ADVISORY ON TRICKBOT

BACKGROUND
Trickbot is a malware-as-a-service botnet that is often described as one of the world's largest. It first appeared as banking malware in 2016, used to steal online banking credentials, and is designed to stealthily infiltrate a victim's computer and remain silent thus no particular symptoms are clearly visible on an infected machine.

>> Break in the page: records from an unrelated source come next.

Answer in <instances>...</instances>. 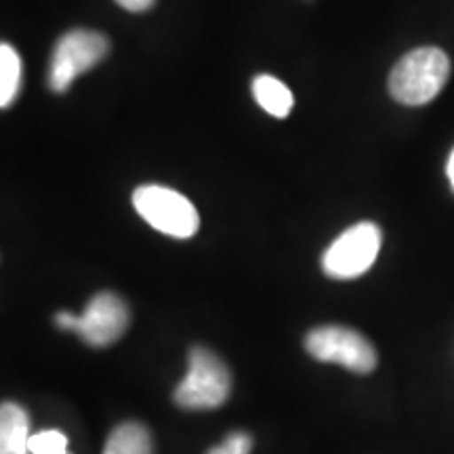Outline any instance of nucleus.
Returning a JSON list of instances; mask_svg holds the SVG:
<instances>
[{"label": "nucleus", "mask_w": 454, "mask_h": 454, "mask_svg": "<svg viewBox=\"0 0 454 454\" xmlns=\"http://www.w3.org/2000/svg\"><path fill=\"white\" fill-rule=\"evenodd\" d=\"M133 207L139 217L164 236L187 240L200 227L196 207L184 194L164 185H141L133 192Z\"/></svg>", "instance_id": "7ed1b4c3"}, {"label": "nucleus", "mask_w": 454, "mask_h": 454, "mask_svg": "<svg viewBox=\"0 0 454 454\" xmlns=\"http://www.w3.org/2000/svg\"><path fill=\"white\" fill-rule=\"evenodd\" d=\"M55 325H57V328H61V331H72V333H76L78 316L70 314V311H59V314L55 316Z\"/></svg>", "instance_id": "4468645a"}, {"label": "nucleus", "mask_w": 454, "mask_h": 454, "mask_svg": "<svg viewBox=\"0 0 454 454\" xmlns=\"http://www.w3.org/2000/svg\"><path fill=\"white\" fill-rule=\"evenodd\" d=\"M450 78V59L438 47H419L402 57L389 74V93L397 104L425 106Z\"/></svg>", "instance_id": "f257e3e1"}, {"label": "nucleus", "mask_w": 454, "mask_h": 454, "mask_svg": "<svg viewBox=\"0 0 454 454\" xmlns=\"http://www.w3.org/2000/svg\"><path fill=\"white\" fill-rule=\"evenodd\" d=\"M383 234L377 223L362 221L345 230L322 257V270L334 280H354L366 274L379 257Z\"/></svg>", "instance_id": "20e7f679"}, {"label": "nucleus", "mask_w": 454, "mask_h": 454, "mask_svg": "<svg viewBox=\"0 0 454 454\" xmlns=\"http://www.w3.org/2000/svg\"><path fill=\"white\" fill-rule=\"evenodd\" d=\"M122 9L130 11V13H144L156 3V0H116Z\"/></svg>", "instance_id": "2eb2a0df"}, {"label": "nucleus", "mask_w": 454, "mask_h": 454, "mask_svg": "<svg viewBox=\"0 0 454 454\" xmlns=\"http://www.w3.org/2000/svg\"><path fill=\"white\" fill-rule=\"evenodd\" d=\"M446 175H448V179H450V185H452V190H454V150L450 152V158H448Z\"/></svg>", "instance_id": "dca6fc26"}, {"label": "nucleus", "mask_w": 454, "mask_h": 454, "mask_svg": "<svg viewBox=\"0 0 454 454\" xmlns=\"http://www.w3.org/2000/svg\"><path fill=\"white\" fill-rule=\"evenodd\" d=\"M253 450V438L244 431H234L227 438L221 442L219 446H215L207 454H251Z\"/></svg>", "instance_id": "ddd939ff"}, {"label": "nucleus", "mask_w": 454, "mask_h": 454, "mask_svg": "<svg viewBox=\"0 0 454 454\" xmlns=\"http://www.w3.org/2000/svg\"><path fill=\"white\" fill-rule=\"evenodd\" d=\"M30 419L15 402L0 408V454H30Z\"/></svg>", "instance_id": "6e6552de"}, {"label": "nucleus", "mask_w": 454, "mask_h": 454, "mask_svg": "<svg viewBox=\"0 0 454 454\" xmlns=\"http://www.w3.org/2000/svg\"><path fill=\"white\" fill-rule=\"evenodd\" d=\"M101 454H154V444L145 425L127 421L112 431Z\"/></svg>", "instance_id": "9d476101"}, {"label": "nucleus", "mask_w": 454, "mask_h": 454, "mask_svg": "<svg viewBox=\"0 0 454 454\" xmlns=\"http://www.w3.org/2000/svg\"><path fill=\"white\" fill-rule=\"evenodd\" d=\"M129 305L114 293H99L78 316L76 333L90 348H107L127 333Z\"/></svg>", "instance_id": "0eeeda50"}, {"label": "nucleus", "mask_w": 454, "mask_h": 454, "mask_svg": "<svg viewBox=\"0 0 454 454\" xmlns=\"http://www.w3.org/2000/svg\"><path fill=\"white\" fill-rule=\"evenodd\" d=\"M231 391L230 368L207 348H192L187 374L175 389V404L185 411H213L225 404Z\"/></svg>", "instance_id": "f03ea898"}, {"label": "nucleus", "mask_w": 454, "mask_h": 454, "mask_svg": "<svg viewBox=\"0 0 454 454\" xmlns=\"http://www.w3.org/2000/svg\"><path fill=\"white\" fill-rule=\"evenodd\" d=\"M253 98L265 112L276 118H286L294 106L291 89L268 74H261L253 81Z\"/></svg>", "instance_id": "1a4fd4ad"}, {"label": "nucleus", "mask_w": 454, "mask_h": 454, "mask_svg": "<svg viewBox=\"0 0 454 454\" xmlns=\"http://www.w3.org/2000/svg\"><path fill=\"white\" fill-rule=\"evenodd\" d=\"M30 454H67V438L57 429L34 434L30 438Z\"/></svg>", "instance_id": "f8f14e48"}, {"label": "nucleus", "mask_w": 454, "mask_h": 454, "mask_svg": "<svg viewBox=\"0 0 454 454\" xmlns=\"http://www.w3.org/2000/svg\"><path fill=\"white\" fill-rule=\"evenodd\" d=\"M110 53V41L101 32L70 30L59 38L51 55L49 87L55 93H64L72 82L90 67L99 64Z\"/></svg>", "instance_id": "39448f33"}, {"label": "nucleus", "mask_w": 454, "mask_h": 454, "mask_svg": "<svg viewBox=\"0 0 454 454\" xmlns=\"http://www.w3.org/2000/svg\"><path fill=\"white\" fill-rule=\"evenodd\" d=\"M21 89V57L11 44H0V106L9 107Z\"/></svg>", "instance_id": "9b49d317"}, {"label": "nucleus", "mask_w": 454, "mask_h": 454, "mask_svg": "<svg viewBox=\"0 0 454 454\" xmlns=\"http://www.w3.org/2000/svg\"><path fill=\"white\" fill-rule=\"evenodd\" d=\"M305 349L320 362L339 364L356 374L372 372L379 364L377 349L364 334L348 326H320L308 333Z\"/></svg>", "instance_id": "423d86ee"}]
</instances>
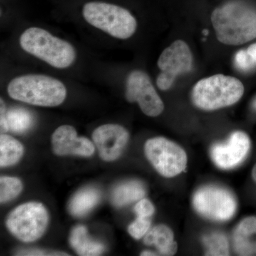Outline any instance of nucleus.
Returning a JSON list of instances; mask_svg holds the SVG:
<instances>
[{
  "label": "nucleus",
  "mask_w": 256,
  "mask_h": 256,
  "mask_svg": "<svg viewBox=\"0 0 256 256\" xmlns=\"http://www.w3.org/2000/svg\"><path fill=\"white\" fill-rule=\"evenodd\" d=\"M146 158L160 174L172 178L188 165V156L181 146L164 138L149 140L144 146Z\"/></svg>",
  "instance_id": "0eeeda50"
},
{
  "label": "nucleus",
  "mask_w": 256,
  "mask_h": 256,
  "mask_svg": "<svg viewBox=\"0 0 256 256\" xmlns=\"http://www.w3.org/2000/svg\"><path fill=\"white\" fill-rule=\"evenodd\" d=\"M234 248L239 256H256V218L248 217L236 229Z\"/></svg>",
  "instance_id": "4468645a"
},
{
  "label": "nucleus",
  "mask_w": 256,
  "mask_h": 256,
  "mask_svg": "<svg viewBox=\"0 0 256 256\" xmlns=\"http://www.w3.org/2000/svg\"><path fill=\"white\" fill-rule=\"evenodd\" d=\"M50 216L43 204L30 202L18 206L8 216L6 226L16 238L25 242L41 238L48 227Z\"/></svg>",
  "instance_id": "423d86ee"
},
{
  "label": "nucleus",
  "mask_w": 256,
  "mask_h": 256,
  "mask_svg": "<svg viewBox=\"0 0 256 256\" xmlns=\"http://www.w3.org/2000/svg\"><path fill=\"white\" fill-rule=\"evenodd\" d=\"M217 40L227 46H240L256 38V10L240 1L228 2L212 14Z\"/></svg>",
  "instance_id": "f257e3e1"
},
{
  "label": "nucleus",
  "mask_w": 256,
  "mask_h": 256,
  "mask_svg": "<svg viewBox=\"0 0 256 256\" xmlns=\"http://www.w3.org/2000/svg\"><path fill=\"white\" fill-rule=\"evenodd\" d=\"M150 218L138 216L137 220L130 226L128 228V232L133 238L136 240H139V239L146 236V234L150 232Z\"/></svg>",
  "instance_id": "5701e85b"
},
{
  "label": "nucleus",
  "mask_w": 256,
  "mask_h": 256,
  "mask_svg": "<svg viewBox=\"0 0 256 256\" xmlns=\"http://www.w3.org/2000/svg\"><path fill=\"white\" fill-rule=\"evenodd\" d=\"M129 132L117 124H106L96 128L92 140L101 159L114 162L118 159L129 142Z\"/></svg>",
  "instance_id": "9b49d317"
},
{
  "label": "nucleus",
  "mask_w": 256,
  "mask_h": 256,
  "mask_svg": "<svg viewBox=\"0 0 256 256\" xmlns=\"http://www.w3.org/2000/svg\"><path fill=\"white\" fill-rule=\"evenodd\" d=\"M6 92L13 100L44 108L58 107L68 96L67 88L62 80L40 74L15 77L8 84Z\"/></svg>",
  "instance_id": "7ed1b4c3"
},
{
  "label": "nucleus",
  "mask_w": 256,
  "mask_h": 256,
  "mask_svg": "<svg viewBox=\"0 0 256 256\" xmlns=\"http://www.w3.org/2000/svg\"><path fill=\"white\" fill-rule=\"evenodd\" d=\"M54 152L58 156H76L89 158L95 153L90 140L79 138L73 126H62L52 136Z\"/></svg>",
  "instance_id": "ddd939ff"
},
{
  "label": "nucleus",
  "mask_w": 256,
  "mask_h": 256,
  "mask_svg": "<svg viewBox=\"0 0 256 256\" xmlns=\"http://www.w3.org/2000/svg\"><path fill=\"white\" fill-rule=\"evenodd\" d=\"M100 198V192L96 188H88L82 190L70 202L69 206L70 213L76 217L84 216L95 208Z\"/></svg>",
  "instance_id": "a211bd4d"
},
{
  "label": "nucleus",
  "mask_w": 256,
  "mask_h": 256,
  "mask_svg": "<svg viewBox=\"0 0 256 256\" xmlns=\"http://www.w3.org/2000/svg\"><path fill=\"white\" fill-rule=\"evenodd\" d=\"M193 55L186 42L178 40L163 50L158 62L160 74L156 78L160 90L166 92L172 87L176 78L188 74L193 68Z\"/></svg>",
  "instance_id": "6e6552de"
},
{
  "label": "nucleus",
  "mask_w": 256,
  "mask_h": 256,
  "mask_svg": "<svg viewBox=\"0 0 256 256\" xmlns=\"http://www.w3.org/2000/svg\"><path fill=\"white\" fill-rule=\"evenodd\" d=\"M6 112V105L2 99H1V111H0V128L1 134H5L10 130L9 122Z\"/></svg>",
  "instance_id": "a878e982"
},
{
  "label": "nucleus",
  "mask_w": 256,
  "mask_h": 256,
  "mask_svg": "<svg viewBox=\"0 0 256 256\" xmlns=\"http://www.w3.org/2000/svg\"><path fill=\"white\" fill-rule=\"evenodd\" d=\"M24 152V146L18 140L8 134H1L0 166L2 168L16 164L22 158Z\"/></svg>",
  "instance_id": "6ab92c4d"
},
{
  "label": "nucleus",
  "mask_w": 256,
  "mask_h": 256,
  "mask_svg": "<svg viewBox=\"0 0 256 256\" xmlns=\"http://www.w3.org/2000/svg\"><path fill=\"white\" fill-rule=\"evenodd\" d=\"M146 194V188L140 182H128L114 188L112 194V202L116 206H126L142 200Z\"/></svg>",
  "instance_id": "f3484780"
},
{
  "label": "nucleus",
  "mask_w": 256,
  "mask_h": 256,
  "mask_svg": "<svg viewBox=\"0 0 256 256\" xmlns=\"http://www.w3.org/2000/svg\"><path fill=\"white\" fill-rule=\"evenodd\" d=\"M236 66L238 70L244 72H250L256 66V64L252 62L246 50H240L235 56Z\"/></svg>",
  "instance_id": "b1692460"
},
{
  "label": "nucleus",
  "mask_w": 256,
  "mask_h": 256,
  "mask_svg": "<svg viewBox=\"0 0 256 256\" xmlns=\"http://www.w3.org/2000/svg\"><path fill=\"white\" fill-rule=\"evenodd\" d=\"M203 242L206 247V256L230 255L228 239L223 234L213 233L206 236Z\"/></svg>",
  "instance_id": "aec40b11"
},
{
  "label": "nucleus",
  "mask_w": 256,
  "mask_h": 256,
  "mask_svg": "<svg viewBox=\"0 0 256 256\" xmlns=\"http://www.w3.org/2000/svg\"><path fill=\"white\" fill-rule=\"evenodd\" d=\"M244 92V84L240 80L218 74L196 82L192 90V102L201 110H220L237 104Z\"/></svg>",
  "instance_id": "39448f33"
},
{
  "label": "nucleus",
  "mask_w": 256,
  "mask_h": 256,
  "mask_svg": "<svg viewBox=\"0 0 256 256\" xmlns=\"http://www.w3.org/2000/svg\"><path fill=\"white\" fill-rule=\"evenodd\" d=\"M70 244L80 256H100L105 250V246L102 244L89 237L87 228L84 226H78L74 229L70 234Z\"/></svg>",
  "instance_id": "dca6fc26"
},
{
  "label": "nucleus",
  "mask_w": 256,
  "mask_h": 256,
  "mask_svg": "<svg viewBox=\"0 0 256 256\" xmlns=\"http://www.w3.org/2000/svg\"><path fill=\"white\" fill-rule=\"evenodd\" d=\"M18 44L25 53L58 70L72 68L78 60V52L72 43L38 26L26 28Z\"/></svg>",
  "instance_id": "f03ea898"
},
{
  "label": "nucleus",
  "mask_w": 256,
  "mask_h": 256,
  "mask_svg": "<svg viewBox=\"0 0 256 256\" xmlns=\"http://www.w3.org/2000/svg\"><path fill=\"white\" fill-rule=\"evenodd\" d=\"M252 178H254V180L256 182V165L254 170H252Z\"/></svg>",
  "instance_id": "c756f323"
},
{
  "label": "nucleus",
  "mask_w": 256,
  "mask_h": 256,
  "mask_svg": "<svg viewBox=\"0 0 256 256\" xmlns=\"http://www.w3.org/2000/svg\"><path fill=\"white\" fill-rule=\"evenodd\" d=\"M134 212L137 214L138 216L151 218L156 212V208L150 201L142 198L136 204Z\"/></svg>",
  "instance_id": "393cba45"
},
{
  "label": "nucleus",
  "mask_w": 256,
  "mask_h": 256,
  "mask_svg": "<svg viewBox=\"0 0 256 256\" xmlns=\"http://www.w3.org/2000/svg\"><path fill=\"white\" fill-rule=\"evenodd\" d=\"M20 256H55L54 254H50V252H43L40 250H22L18 252Z\"/></svg>",
  "instance_id": "bb28decb"
},
{
  "label": "nucleus",
  "mask_w": 256,
  "mask_h": 256,
  "mask_svg": "<svg viewBox=\"0 0 256 256\" xmlns=\"http://www.w3.org/2000/svg\"><path fill=\"white\" fill-rule=\"evenodd\" d=\"M141 256H156V254H154V252H143Z\"/></svg>",
  "instance_id": "c85d7f7f"
},
{
  "label": "nucleus",
  "mask_w": 256,
  "mask_h": 256,
  "mask_svg": "<svg viewBox=\"0 0 256 256\" xmlns=\"http://www.w3.org/2000/svg\"><path fill=\"white\" fill-rule=\"evenodd\" d=\"M82 13L88 24L116 40H129L137 32V18L129 10L118 4L102 1L88 2L82 6Z\"/></svg>",
  "instance_id": "20e7f679"
},
{
  "label": "nucleus",
  "mask_w": 256,
  "mask_h": 256,
  "mask_svg": "<svg viewBox=\"0 0 256 256\" xmlns=\"http://www.w3.org/2000/svg\"><path fill=\"white\" fill-rule=\"evenodd\" d=\"M23 184L18 178L2 176L0 178V202L1 204L12 201L21 194Z\"/></svg>",
  "instance_id": "4be33fe9"
},
{
  "label": "nucleus",
  "mask_w": 256,
  "mask_h": 256,
  "mask_svg": "<svg viewBox=\"0 0 256 256\" xmlns=\"http://www.w3.org/2000/svg\"><path fill=\"white\" fill-rule=\"evenodd\" d=\"M146 246H154L161 255L174 256L178 246L172 230L164 225H160L150 230L144 237Z\"/></svg>",
  "instance_id": "2eb2a0df"
},
{
  "label": "nucleus",
  "mask_w": 256,
  "mask_h": 256,
  "mask_svg": "<svg viewBox=\"0 0 256 256\" xmlns=\"http://www.w3.org/2000/svg\"><path fill=\"white\" fill-rule=\"evenodd\" d=\"M246 50L248 54L249 55L252 62L256 64V43L249 46Z\"/></svg>",
  "instance_id": "cd10ccee"
},
{
  "label": "nucleus",
  "mask_w": 256,
  "mask_h": 256,
  "mask_svg": "<svg viewBox=\"0 0 256 256\" xmlns=\"http://www.w3.org/2000/svg\"><path fill=\"white\" fill-rule=\"evenodd\" d=\"M250 141L242 132H234L225 144H216L210 151L212 160L220 169L230 170L238 166L248 154Z\"/></svg>",
  "instance_id": "f8f14e48"
},
{
  "label": "nucleus",
  "mask_w": 256,
  "mask_h": 256,
  "mask_svg": "<svg viewBox=\"0 0 256 256\" xmlns=\"http://www.w3.org/2000/svg\"><path fill=\"white\" fill-rule=\"evenodd\" d=\"M254 108H255L256 109V99L255 101H254Z\"/></svg>",
  "instance_id": "7c9ffc66"
},
{
  "label": "nucleus",
  "mask_w": 256,
  "mask_h": 256,
  "mask_svg": "<svg viewBox=\"0 0 256 256\" xmlns=\"http://www.w3.org/2000/svg\"><path fill=\"white\" fill-rule=\"evenodd\" d=\"M193 204L200 214L218 222L230 220L236 212V201L233 194L217 186L198 190L194 196Z\"/></svg>",
  "instance_id": "9d476101"
},
{
  "label": "nucleus",
  "mask_w": 256,
  "mask_h": 256,
  "mask_svg": "<svg viewBox=\"0 0 256 256\" xmlns=\"http://www.w3.org/2000/svg\"><path fill=\"white\" fill-rule=\"evenodd\" d=\"M6 116L10 130L16 133L26 132L34 122L31 114L23 109H13L8 112Z\"/></svg>",
  "instance_id": "412c9836"
},
{
  "label": "nucleus",
  "mask_w": 256,
  "mask_h": 256,
  "mask_svg": "<svg viewBox=\"0 0 256 256\" xmlns=\"http://www.w3.org/2000/svg\"><path fill=\"white\" fill-rule=\"evenodd\" d=\"M126 98L129 102H137L148 117H158L164 110L162 100L150 76L142 70H132L126 78Z\"/></svg>",
  "instance_id": "1a4fd4ad"
}]
</instances>
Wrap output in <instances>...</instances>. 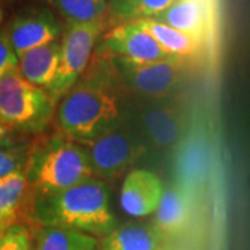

From being a simple malware downloader to a more sophisticated “dropper”, Trickbot has a history of being used for sending phishing emails to spread malicious software, and capturing credentials from victims' browsers. It has become a reliable medium for deploying various strains of ransomware, locking up infected systems on a corporate network.

 

IMPACT

  • Gain sensitive information such as banking credentials
  • May compromise computer system
  • May encrypt files including confidential documents
  • Might connect infected devices to malicious, criminally-controlled networks over the internet
  • Unauthorised access attempts to online accounts
  • Successful, fraudulent bank transfer activity
  • Unauthorised changes to network infrastructure
  • Identity fraud may happen as criminal can gather Personally Identifiable Information (PII) via online banking.
  • Spread across a victim’s network by infecting other devices, including those on trusted domains
  • Download further malicious files such as Remote Access Tools, VNC clients and ransomware

 

RECOMMENDATIONS

  • Review bank and credit card statements for suspicious activity, and report any findings to your bank
  • Use strong passwords and make sure to change it every three months
  • Use the latest supported version of operating software (OS) and applications, apply patches promptly and make sure to keep them updated
  • Use antivirus and scan regularly to guard against known malware threats.
  • Keep antivirus software up to date. Ensure that antivirus software is capable of scanning MS Office macros.
  • Always backup data and store it in an offline backup, to reduce the impact of ransomware.
  • Enable multi-factor authentication (MFA), also known as two-step verification or 2-factor authentication (2FA).